Warning: this review has multiple spoiler alerts.
The second film in the Fantastic Beasts series Fantastic Beasts: The Crimes Of Grindelwald follows Newt Scamander (Eddie Redmaye), Tina Goldstein (Katherine Watson), and Jacob Kowalski (Dan Fogler) come face-to-face with the havoc that Gellert Grindelwald (Johnny Depp) is capable of wreaking, with a perpetually manipulative Albus Dumbledore (Jude Law) on standby. Spoiler alert: the film was immensely disappointing. JK Rowling needs to take screenwriting courses before she proceeds to her next money-making gimmick.
Where credit is due – the visuals effects of the film were compelling and immersive. I cannot say the same for audio effects where volume, as opposed to pacing, was prioritised. Eddie Redmayne artfully brought the quirky Newt Scamander to life. It was heartening to watch a much more self-assured Tina Goldstein this time. Jude Law had some oversized shoes to fill, and he did so with subtlety. As always, Dan Fogler was the life of the party and seems incapable of disappointing.
Jacob being robbed of his consent becomes a laughing point and a dopey-love scene.
Speaking of casting, alleged physical abuser Johnny Depp was allowed to play a key role in the film. In the wake of #MeToo and discourse on violence against women, why has he been signed for this franchise, irrespective of whether Amber Heard, his former wife, and him have come to a mutual agreement? This is a deliberate shirking of social responsibilities. In addition, it reinforces this current dynamic of abusive men not facing the consequences of their actions and earning bucket loads of money.
While we are discussing #MeToo, there is one extremely problematic scene on consent in the film which is in dire need of more discussion. Love interests from the former film, Queenie (Alison Sudol) and Jacob reunite – by Queenie bewitching Jacob and robbing him of his consent. The justification given here is Queenie’s frustration that the magical community and the ‘no-maj’ (non-magic/ Muggles) are not allowed to be together.
The enchantment is eventually lifted by Newt and the trope about Jacob being robbed of his consent becomes a laughing point and a dopey-love scene. Coming back to the point about JK Rowling needing screenwriting classes, she needs a crash course on consent and power dynamics as well. What are the standards being set here? Even if a woman violates consent, irrespective of intentions – violation of consent isn’t a laughing matter.
Also read: Representation for Representation’s Sake: Queerbaiting Is Not Cool
Crimes of Grindelwald set out to be a warning against supremacist politics, showcased by the megalomaniac Grindelwald and his destructive grab for power in the early 21st century. It is set in an alternative world where wizards like Grindelwald threaten the International Statute of Secrecy and he justifies his motives based on his prediction of the Second World War while simultaneously denying that he wants to turn the Muggle community into a subservient community. On the other hand, wizards and witches like Dumbledore, Tina, and Newt work round the clock to protect the soon-to-be-under-threat Muggles by standing in the way of Grindelwald. In this race to protect the Muggles, besides perpetual comic-relief Jacob, the Muggle voice is nowhere to be heard.

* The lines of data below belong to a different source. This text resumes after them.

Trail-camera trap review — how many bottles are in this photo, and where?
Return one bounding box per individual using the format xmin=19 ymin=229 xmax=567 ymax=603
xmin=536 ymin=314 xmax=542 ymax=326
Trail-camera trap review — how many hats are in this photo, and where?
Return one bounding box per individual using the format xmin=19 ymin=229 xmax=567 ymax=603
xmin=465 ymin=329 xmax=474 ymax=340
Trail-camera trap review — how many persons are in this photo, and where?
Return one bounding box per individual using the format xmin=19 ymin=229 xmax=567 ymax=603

In this race to protect the Muggles, besides perpetual comic-relief Jacob, the Muggle voice is nowhere to be heard.
There are one too many plot twists thrown in. Just when we get around to wrapping our head around one storyline, a new twist is thrown into this already jumbled mess. For example, there is a new Dumbledore in town, as alleged by Grindelwald. But where did he come from? He is 20 years old, while the surviving Dumbledores are in their 40s. Their mother died when they were teenagers and their father was carted off to Azkaban even before that. And the Hogwarts robes were blue? Shoutout to queer-baiting with Albus Dumbledore again. It again isn’t specified whether he had a romantic relationship with Grindelwald. The only redeemable Lestrange shoulders the burden of the tragedy trope and ends up sacrificing herself. Let’s hope the next three films subvert the last two plot points.

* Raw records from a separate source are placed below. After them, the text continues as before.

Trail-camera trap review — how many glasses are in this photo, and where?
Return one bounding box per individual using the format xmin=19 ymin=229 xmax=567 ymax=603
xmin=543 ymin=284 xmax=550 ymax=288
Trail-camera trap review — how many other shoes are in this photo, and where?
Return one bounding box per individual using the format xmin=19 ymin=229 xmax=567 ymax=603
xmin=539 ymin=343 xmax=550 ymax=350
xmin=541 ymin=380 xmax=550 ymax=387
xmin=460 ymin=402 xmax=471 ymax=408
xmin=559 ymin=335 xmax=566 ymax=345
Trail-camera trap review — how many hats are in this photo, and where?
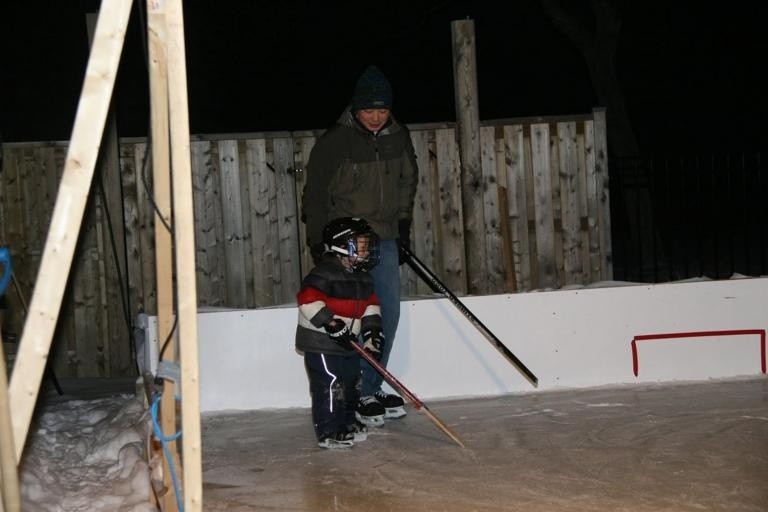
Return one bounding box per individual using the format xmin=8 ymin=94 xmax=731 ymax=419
xmin=349 ymin=64 xmax=395 ymax=110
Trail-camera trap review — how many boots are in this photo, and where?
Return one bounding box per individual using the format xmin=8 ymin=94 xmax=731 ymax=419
xmin=318 ymin=389 xmax=404 ymax=442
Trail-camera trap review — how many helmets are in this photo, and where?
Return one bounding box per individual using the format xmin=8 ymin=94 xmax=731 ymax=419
xmin=321 ymin=216 xmax=381 ymax=254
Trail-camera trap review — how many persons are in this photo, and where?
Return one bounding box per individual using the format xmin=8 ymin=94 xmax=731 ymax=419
xmin=300 ymin=63 xmax=420 ymax=421
xmin=291 ymin=217 xmax=386 ymax=450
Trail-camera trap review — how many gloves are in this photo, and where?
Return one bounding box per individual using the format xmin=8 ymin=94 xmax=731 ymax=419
xmin=363 ymin=331 xmax=385 ymax=361
xmin=323 ymin=317 xmax=358 ymax=347
xmin=399 ymin=232 xmax=411 ymax=266
xmin=310 ymin=242 xmax=326 ymax=267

This jumbled spoiled broth of one too many plot twists disrupt the original timeline as well. How old is McGonagall? In the original story, she joined Hogwarts sometime in the late 1950s. Here she is in the early 20th century running around Hogwarts. The stern, no-nonsense but immensely admirable professor is reduced to this hapless and shrieky teacher. I personally hope Maggie Smith doesn’t watch this decimation of her character. Again, how old is Dumbledore now? This film is set in 1927. His face-off with Grindelwald happens in the mid-forties. The next three films are supposed to jump through 18 years? When it comes to scrambling of timelines – I just barely scratched the surface here.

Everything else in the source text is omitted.